Monday, January 27, 2020

A Walmart Story, Part 2


In our previous post, we saw how WalMart moved into  thriving small town and destroyed it with its low prices/low wages business plan, eventually leaving the town an empty shell of its former self,

Now we move to Pt. 2: REBIRTH!

Some years later some starving artists find this empty town with this grand old theater and empty houses. They move in and start making art and telling everybody at Burning Man to come see them. For about a year some truly revolutionary art is created.

Rich's real estate overseer finds these artists on his annual trip to the property and reports to Rich. Rich swings a deal whereby these "artists" can live in his vacant buildings for a modest rent while he still claims them as "vacant" on his taxes.

The following year more artists come, along with folks who love artists and want to be artists. YouTube videos of the spectacular events there get attention from the radical press, which are then picked up by the mainstream media. Art lovers start to come to this town to see the art. Vic works odd jobs for these artists, running to the convenience store to get them coffee. He manages to save up enough money to get a cofe maker and sets up a little coffee stand to cater to these new people coming to see the art. The artists and wanna-be artists set up little shops and boutiques in the vacant storefronts to sell things to each other and the art lovers.

Vic moves into a vacant storefront himself, gets some couches left behind by former residents and sets up a "cafe" where local art is displayed and the new residents hang out.

Rich finds out about all this, and so do local municipalities. Rich knows the gig is up, so he claims innocence, swears that he did not know about this, but he will bring the buildings up to spec for habitation if the municipality can change the zoning from "condemned" to "residential/commercial."

Rich offers official leases to all the people living and working in his buildings. These leases are a lot higher than the rents the people were paying before. Higher even than Bob and Carl were paying when they had shops there. 
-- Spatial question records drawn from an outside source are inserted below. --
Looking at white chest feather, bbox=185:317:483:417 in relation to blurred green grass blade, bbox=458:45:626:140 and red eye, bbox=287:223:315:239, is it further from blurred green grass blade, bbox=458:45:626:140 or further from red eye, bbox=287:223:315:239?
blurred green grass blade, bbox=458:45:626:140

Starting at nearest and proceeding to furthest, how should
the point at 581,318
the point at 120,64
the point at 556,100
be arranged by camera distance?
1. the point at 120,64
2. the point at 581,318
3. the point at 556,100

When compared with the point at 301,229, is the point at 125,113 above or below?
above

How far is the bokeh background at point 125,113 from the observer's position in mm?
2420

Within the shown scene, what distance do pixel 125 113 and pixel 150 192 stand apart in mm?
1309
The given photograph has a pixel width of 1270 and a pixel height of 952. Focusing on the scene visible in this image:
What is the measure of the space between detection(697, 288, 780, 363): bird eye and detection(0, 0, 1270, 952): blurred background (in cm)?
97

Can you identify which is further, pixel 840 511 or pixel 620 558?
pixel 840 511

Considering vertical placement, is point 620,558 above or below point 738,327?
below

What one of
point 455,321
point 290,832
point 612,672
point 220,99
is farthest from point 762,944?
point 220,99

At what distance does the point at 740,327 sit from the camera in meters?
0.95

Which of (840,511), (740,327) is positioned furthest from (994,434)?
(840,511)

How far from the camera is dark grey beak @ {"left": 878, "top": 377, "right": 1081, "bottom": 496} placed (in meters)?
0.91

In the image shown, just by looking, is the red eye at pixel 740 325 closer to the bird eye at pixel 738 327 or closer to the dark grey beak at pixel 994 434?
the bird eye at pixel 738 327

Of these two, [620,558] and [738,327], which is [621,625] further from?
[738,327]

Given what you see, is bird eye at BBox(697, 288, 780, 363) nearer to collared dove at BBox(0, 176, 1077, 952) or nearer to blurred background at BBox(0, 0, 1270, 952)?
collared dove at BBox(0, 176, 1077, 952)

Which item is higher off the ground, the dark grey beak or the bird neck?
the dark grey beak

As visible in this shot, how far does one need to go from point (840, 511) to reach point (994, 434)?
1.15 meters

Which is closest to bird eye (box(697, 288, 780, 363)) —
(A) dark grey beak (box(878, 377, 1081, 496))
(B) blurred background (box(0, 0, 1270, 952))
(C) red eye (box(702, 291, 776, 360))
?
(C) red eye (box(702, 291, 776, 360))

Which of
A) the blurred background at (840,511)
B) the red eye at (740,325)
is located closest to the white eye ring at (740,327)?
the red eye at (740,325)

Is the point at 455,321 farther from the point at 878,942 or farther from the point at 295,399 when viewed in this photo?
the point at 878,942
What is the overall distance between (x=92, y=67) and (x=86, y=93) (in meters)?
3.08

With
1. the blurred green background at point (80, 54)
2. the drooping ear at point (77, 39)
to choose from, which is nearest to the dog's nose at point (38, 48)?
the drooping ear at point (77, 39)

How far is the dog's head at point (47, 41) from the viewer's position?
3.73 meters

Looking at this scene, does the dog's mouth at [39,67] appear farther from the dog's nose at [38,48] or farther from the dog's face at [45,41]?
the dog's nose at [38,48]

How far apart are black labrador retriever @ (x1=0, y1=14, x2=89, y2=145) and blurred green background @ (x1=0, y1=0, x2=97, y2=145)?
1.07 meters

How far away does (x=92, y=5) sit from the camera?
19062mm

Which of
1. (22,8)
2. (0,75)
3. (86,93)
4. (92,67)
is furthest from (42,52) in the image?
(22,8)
Most of the "first wave" of artists can no longer afford to be there and have to move out. They are replaced by more up-scale entrepreneurs and trust fund kids who wear skinny jeans and ironic glasses. Vic takes out a small-business loan to expand cafe and make it really chic. The cafe becomes the social center of the community. The new residents start having kids and raising families. The neighborhood becomes safe and desirable. More people start moving in. There is new construction. The theater (which had closed because the artists who had renovated it were among the first who had to move out) is gutted and renovated into condo lofts.

Big corporations notice the growth of this community and start looking to move in their franchises. Starbucks. Subway. McDonald's. All with specially designed storefronts in keeping with the "hip, artsy vibe" of the new community. Vic's cafe turns out to be in the most desirable spot in town. Rich jacks up his rent again, to a degree that Rich knows Vic can't afford, but a major bank that has been looking for a spot to open a new branch can. Vic holds fundraisers and the remaining artists in town hold festivals to support him, but there is no way he is going to be able to afford the rent, and he closes a month later. In 3 weeks a spanking new Capital One branch opens in its place. Rich provides another storefront with the same rent he had been paying ("Look what I did for you!") in a far less convenient section of town. Vic gives it the "old college try," but the magic is gone, his customers have fled or are now at Starbucks, and he descends into a haze of alcohol and painkillers and PTSD nightmares and is dead before the end of the year.

The local community newspapers (started by third-wave people who had moved in, and which had taken over from those started by the first and second wave which did not survive the new rents) bemoan the "gentrification" of the town and write tributes to the Vic's Cafe as they write "what did it used to be?" articles about the former-theater-turned-condo-lofts and research the origins of the street names.

The WalMart comes along. The residents (most of whom have not been living there for more than three years) fight the new WalMart location in their community with a massive letter-writing campaign to their elected officials and demonstration on the proposed site of the WalMart with sign and banners and music and massive theatrics against the corporate takover of local, thriving communities. WalMart runs commercials about how warm and fuzzy they are and how they help communities. while sending out a mailing of flyers promoting their low prices and "consumer choice."

I understand they are still fighting it out in court.

But at least for now, that is why and how you keep WalMart out of your community.